_Prompt:_ Recast the records below as a Markdown table with the columns "Row" and "Text," giving each line its own numbered row and leaving out blank lines.

** Start of Material shown **

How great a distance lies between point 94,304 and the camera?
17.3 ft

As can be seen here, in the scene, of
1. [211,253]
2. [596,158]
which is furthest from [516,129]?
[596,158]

** End of Material shown **

_Completed exercise:_
| Row | Text |
|---|---|
| 1 | How great a distance lies between point 94,304 and the camera? |
| 2 | 17.3 ft |
| 3 | As can be seen here, in the scene, of |
| 4 | 1. [211,253] |
| 5 | 2. [596,158] |
| 6 | which is furthest from [516,129]? |
| 7 | [596,158] |